— begin Excerpt —

Problem Statement

Given the root of a binary tree, return the maximum width of the given tree.

The maximum width of a tree is the maximum width among all levels. The width of a level is determined by measuring the distance between its end nodes, which are the leftmost and rightmost non-null nodes. The length calculation additionally takes into account the null nodes that would be present between the end nodes if a full binary tree were to stretch down to that level.

Examples

Example 1:

Input:
        1
       / \
      3   2
     /     \
    5       9
   / \     /
  6   7   10
Output: 8


Explanation:
Level 1: [1] → Width = 1
Level 2: [3, 2] → Width = 2
Level 3: [5, null, null, 9] → Width = 4
Level 4: [6, 7, null, null, null, null, 10] → Width = 8
Maximum Width = 8.

Example 2:

Input:
        1
       / \
      3   2
     /
    5
Output: 2

Explanation:
Level 1: [1] → Width = 1
Level 2: [3, 2] → Width = 2
Level 3: [5, null] → Width = 2
Maximum Width = 2.

Example 3:

Input:
        1
       /
      3
     /
    5
Output: 1

Explanation:
Level 1: [1] → Width = 1
Level 2: [3] → Width = 1
Level 3: [5] → Width = 1
Maximum Width = 1.

Example 4:

Input:
        1
       / \
      2   3
         / \
        4   5
Output: 4

Explanation:
Level 1: [1] → Width = 1
Level 2: [2, 3] → Width = 2
Level 3: [null, null, 4, 5] → Width = 4
Maximum Width = 4.

Different Approaches

1️⃣ Level Ordre Traversal

Intuition:

To compute the maximum width:

1. Perform a level-order traversal (using a queue).
2. Use a positional index for nodes, treating the tree as a complete binary tree:
   • For a node at position i, its left child is at 2*i, and its right child is at 2*i + 1.
3. For each level:
   • Record the minimum and maximum indices at that level.
   • Compute the width as maxIndex - minIndex + 1.

Approach:

1. Use a queue to store nodes along with their positional indices.
2. At each level:
   • Traverse all nodes in the level.
   • Calculate the width using the first and last node's indices.
   • Push the left and right children (if present) into the queue with updated indices.
3. Track the maximum width across all levels.

Code:

#include <iostream>
#include <queue>
#include <algorithm>
using namespace std;

// Definition for a binary tree node
struct TreeNode {
    int val;
    TreeNode* left;
    TreeNode* right;
    TreeNode(int x) : val(x), left(nullptr), right(nullptr) {}
};

class Solution {
public:
    int widthOfBinaryTree(TreeNode* root) {
        if (!root) return 0; // If the tree is empty, the width is 0.

— end Excerpt —
— begin Source excerpt —

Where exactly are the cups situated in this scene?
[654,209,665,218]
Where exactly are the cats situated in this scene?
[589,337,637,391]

— end Source excerpt —

- _What to work on_: Could you output the passage of the binary tree width page above, word for word, from "3. For each" up to and including "in the level."?

- _Complete output_:
3. For each level:
   • Record the minimum and maximum indices at that level.
   • Compute the width as maxIndex - minIndex + 1.

Approach:

1. Use a queue to store nodes along with their positional indices.
2. At each level:
   • Traverse all nodes in the level.